Render all of the data below as a numbered list, leaving out the blank lines.
########################################
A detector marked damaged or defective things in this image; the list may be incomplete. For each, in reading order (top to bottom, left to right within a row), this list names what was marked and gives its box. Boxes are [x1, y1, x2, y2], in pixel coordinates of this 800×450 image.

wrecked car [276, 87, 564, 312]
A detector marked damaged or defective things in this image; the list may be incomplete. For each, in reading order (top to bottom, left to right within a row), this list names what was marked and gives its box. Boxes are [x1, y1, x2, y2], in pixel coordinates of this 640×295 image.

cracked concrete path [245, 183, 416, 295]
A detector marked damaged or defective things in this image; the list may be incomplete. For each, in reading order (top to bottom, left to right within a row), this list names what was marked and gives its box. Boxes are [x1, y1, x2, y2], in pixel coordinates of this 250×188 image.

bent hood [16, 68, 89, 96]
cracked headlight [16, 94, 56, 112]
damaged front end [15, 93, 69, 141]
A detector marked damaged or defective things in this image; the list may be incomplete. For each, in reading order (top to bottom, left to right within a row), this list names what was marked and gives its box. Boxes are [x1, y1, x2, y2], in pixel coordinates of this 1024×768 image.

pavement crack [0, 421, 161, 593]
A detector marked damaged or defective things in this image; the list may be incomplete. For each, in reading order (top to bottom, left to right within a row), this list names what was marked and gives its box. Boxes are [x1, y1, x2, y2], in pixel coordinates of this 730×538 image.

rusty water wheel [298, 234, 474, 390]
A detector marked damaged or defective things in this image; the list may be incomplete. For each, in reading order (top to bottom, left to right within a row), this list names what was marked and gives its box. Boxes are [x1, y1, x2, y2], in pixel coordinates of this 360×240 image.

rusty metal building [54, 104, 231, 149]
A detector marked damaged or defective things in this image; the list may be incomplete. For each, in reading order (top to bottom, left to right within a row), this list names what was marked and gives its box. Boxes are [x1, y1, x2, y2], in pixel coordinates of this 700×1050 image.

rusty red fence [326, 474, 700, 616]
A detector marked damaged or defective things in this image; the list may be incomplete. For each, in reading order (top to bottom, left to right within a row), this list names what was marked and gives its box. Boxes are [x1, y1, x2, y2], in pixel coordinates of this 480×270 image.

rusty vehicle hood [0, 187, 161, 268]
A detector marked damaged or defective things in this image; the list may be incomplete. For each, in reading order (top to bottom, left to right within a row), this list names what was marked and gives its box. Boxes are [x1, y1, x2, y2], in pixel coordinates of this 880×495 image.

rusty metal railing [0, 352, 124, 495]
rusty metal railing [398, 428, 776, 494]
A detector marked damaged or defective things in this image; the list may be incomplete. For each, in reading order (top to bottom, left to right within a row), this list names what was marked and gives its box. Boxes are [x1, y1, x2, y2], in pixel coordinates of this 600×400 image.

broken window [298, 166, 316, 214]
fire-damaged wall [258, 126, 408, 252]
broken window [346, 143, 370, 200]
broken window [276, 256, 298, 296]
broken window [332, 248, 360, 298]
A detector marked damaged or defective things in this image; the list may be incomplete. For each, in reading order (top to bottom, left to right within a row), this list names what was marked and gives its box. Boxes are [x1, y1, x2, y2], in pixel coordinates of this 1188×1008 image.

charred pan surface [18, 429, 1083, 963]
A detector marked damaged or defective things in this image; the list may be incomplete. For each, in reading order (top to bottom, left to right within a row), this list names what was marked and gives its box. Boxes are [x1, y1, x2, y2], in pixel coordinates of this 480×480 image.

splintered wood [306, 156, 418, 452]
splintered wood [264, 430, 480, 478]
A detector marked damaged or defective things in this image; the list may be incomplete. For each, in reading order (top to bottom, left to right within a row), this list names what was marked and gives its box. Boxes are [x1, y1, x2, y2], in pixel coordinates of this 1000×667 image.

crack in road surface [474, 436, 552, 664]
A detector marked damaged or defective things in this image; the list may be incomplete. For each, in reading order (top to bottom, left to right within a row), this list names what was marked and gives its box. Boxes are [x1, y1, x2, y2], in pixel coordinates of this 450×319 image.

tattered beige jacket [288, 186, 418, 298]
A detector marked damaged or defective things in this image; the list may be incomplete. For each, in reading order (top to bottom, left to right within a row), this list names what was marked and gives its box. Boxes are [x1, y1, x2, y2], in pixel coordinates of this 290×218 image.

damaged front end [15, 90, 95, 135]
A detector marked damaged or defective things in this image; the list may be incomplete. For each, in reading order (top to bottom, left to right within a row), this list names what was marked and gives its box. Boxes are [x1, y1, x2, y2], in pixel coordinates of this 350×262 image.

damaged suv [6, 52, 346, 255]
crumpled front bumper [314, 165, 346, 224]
########################################
■ **Solution for this exercise**
1. A detector marked damaged or defective things in this image; the list may be incomplete. For each, in reading order (top to bottom, left to right within a row), this list names what was marked and gives its box. Boxes are [x1, y1, x2, y2], in pixel coordinates of this 800×450 image.
2. wrecked car [276, 87, 564, 312]
3. A detector marked damaged or defective things in this image; the list may be incomplete. For each, in reading order (top to bottom, left to right within a row), this list names what was marked and gives its box. Boxes are [x1, y1, x2, y2], in pixel coordinates of this 640×295 image.
4. cracked concrete path [245, 183, 416, 295]
5. A detector marked damaged or defective things in this image; the list may be incomplete. For each, in reading order (top to bottom, left to right within a row), this list names what was marked and gives its box. Boxes are [x1, y1, x2, y2], in pixel coordinates of this 250×188 image.
6. bent hood [16, 68, 89, 96]
7. cracked headlight [16, 94, 56, 112]
8. damaged front end [15, 93, 69, 141]
9. A detector marked damaged or defective things in this image; the list may be incomplete. For each, in reading order (top to bottom, left to right within a row), this list names what was marked and gives its box. Boxes are [x1, y1, x2, y2], in pixel coordinates of this 1024×768 image.
10. pavement crack [0, 421, 161, 593]
11. A detector marked damaged or defective things in this image; the list may be incomplete. For each, in reading order (top to bottom, left to right within a row), this list names what was marked and gives its box. Boxes are [x1, y1, x2, y2], in pixel coordinates of this 730×538 image.
12. rusty water wheel [298, 234, 474, 390]
13. A detector marked damaged or defective things in this image; the list may be incomplete. For each, in reading order (top to bottom, left to right within a row), this list names what was marked and gives its box. Boxes are [x1, y1, x2, y2], in pixel coordinates of this 360×240 image.
14. rusty metal building [54, 104, 231, 149]
15. A detector marked damaged or defective things in this image; the list may be incomplete. For each, in reading order (top to bottom, left to right within a row), this list names what was marked and gives its box. Boxes are [x1, y1, x2, y2], in pixel coordinates of this 700×1050 image.
16. rusty red fence [326, 474, 700, 616]
17. A detector marked damaged or defective things in this image; the list may be incomplete. For each, in reading order (top to bottom, left to right within a row), this list names what was marked and gives its box. Boxes are [x1, y1, x2, y2], in pixel coordinates of this 480×270 image.
18. rusty vehicle hood [0, 187, 161, 268]
19. A detector marked damaged or defective things in this image; the list may be incomplete. For each, in reading order (top to bottom, left to right within a row), this list names what was marked and gives its box. Boxes are [x1, y1, x2, y2], in pixel coordinates of this 880×495 image.
20. rusty metal railing [0, 352, 124, 495]
21. rusty metal railing [398, 428, 776, 494]
22. A detector marked damaged or defective things in this image; the list may be incomplete. For each, in reading order (top to bottom, left to right within a row), this list names what was marked and gives its box. Boxes are [x1, y1, x2, y2], in pixel coordinates of this 600×400 image.
23. broken window [298, 166, 316, 214]
24. fire-damaged wall [258, 126, 408, 252]
25. broken window [346, 143, 370, 200]
26. broken window [276, 256, 298, 296]
27. broken window [332, 248, 360, 298]
28. A detector marked damaged or defective things in this image; the list may be incomplete. For each, in reading order (top to bottom, left to right within a row), this list names what was marked and gives its box. Boxes are [x1, y1, x2, y2], in pixel coordinates of this 1188×1008 image.
29. charred pan surface [18, 429, 1083, 963]
30. A detector marked damaged or defective things in this image; the list may be incomplete. For each, in reading order (top to bottom, left to right within a row), this list names what was marked and gives its box. Boxes are [x1, y1, x2, y2], in pixel coordinates of this 480×480 image.
31. splintered wood [306, 156, 418, 452]
32. splintered wood [264, 430, 480, 478]
33. A detector marked damaged or defective things in this image; the list may be incomplete. For each, in reading order (top to bottom, left to right within a row), this list names what was marked and gives its box. Boxes are [x1, y1, x2, y2], in pixel coordinates of this 1000×667 image.
34. crack in road surface [474, 436, 552, 664]
35. A detector marked damaged or defective things in this image; the list may be incomplete. For each, in reading order (top to bottom, left to right within a row), this list names what was marked and gives its box. Boxes are [x1, y1, x2, y2], in pixel coordinates of this 450×319 image.
36. tattered beige jacket [288, 186, 418, 298]
37. A detector marked damaged or defective things in this image; the list may be incomplete. For each, in reading order (top to bottom, left to right within a row), this list names what was marked and gives its box. Boxes are [x1, y1, x2, y2], in pixel coordinates of this 290×218 image.
38. damaged front end [15, 90, 95, 135]
39. A detector marked damaged or defective things in this image; the list may be incomplete. For each, in reading order (top to bottom, left to right within a row), this list names what was marked and gives its box. Boxes are [x1, y1, x2, y2], in pixel coordinates of this 350×262 image.
40. damaged suv [6, 52, 346, 255]
41. crumpled front bumper [314, 165, 346, 224]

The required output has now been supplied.